I wanted to find the smallest model that can generate short, in-character code review feedback based on structured input — persona, mood, and code metrics. Not a chatbot. Not a general assistant. Just a tiny model that takes something like:

P:chaos M:v.critical S:day L:en loc=high tok=high cx=high nest=high com=low cmp=high
Feedback:

...and produces:

"90% of this mess could fit on a firework, and yet here you are, babbling like an unkind beast about nothing in particular — did I forget to mention the code's too tangled for its own good?"

That's a chaotic boss reviewing bad code. The model should produce something completely different for a supportive granny reviewing the same code.

Here's how I got there.

The Task

Goji is a personality-driven code review feedback generator. The idea: take a set of code metrics, a persona, and a mood — and produce a short, in-character review. Seven personas (buddy, motivating senior, bored senior, chaotic boss, good boss, bad boss, granny), five moods (very positive to very critical), and seven code metrics (lines of code, complexity, nesting depth, token count, comment ratio, compression ratio, indentation depth).

The pipeline: LoRA fine-tune a small base model on synthetic {prompt, completion} pairs, merge into base weights, quantize to GGUF, run locally via llama.cpp.

The question: how small can the base model be and still produce coherent, persona-differentiated output?

The Training Data

3,993 cleaned and balanced samples. Each sample is a compact structured prompt paired with a 1-3 sentence completion:

P:buddy M:critical S:day L:en loc=low tok=mid cx=low nest=low com=high cmp=high
Feedback: The code you've provided shows a solid amount of effort and clarity, with an
appropriate balance between complexity and readability. The structure offers some space
for future refinements while maintaining smooth coverage.
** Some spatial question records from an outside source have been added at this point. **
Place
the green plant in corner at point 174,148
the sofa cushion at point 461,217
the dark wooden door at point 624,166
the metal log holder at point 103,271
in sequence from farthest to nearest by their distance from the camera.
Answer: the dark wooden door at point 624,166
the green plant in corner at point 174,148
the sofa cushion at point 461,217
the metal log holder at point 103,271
The prompt format is deliberately compressed — 36 tokens instead of the typical verbose format — because every token in a small model's 256-token context window is precious. Metrics are bucketed into low/mid/high relative to the scope's expected range rather than raw numbers, since a 14M parameter model can't meaningfully distinguish loc=45 from loc=45000. The L:en tag exists to suppress multilingual output from base models pretrained on multilingual data.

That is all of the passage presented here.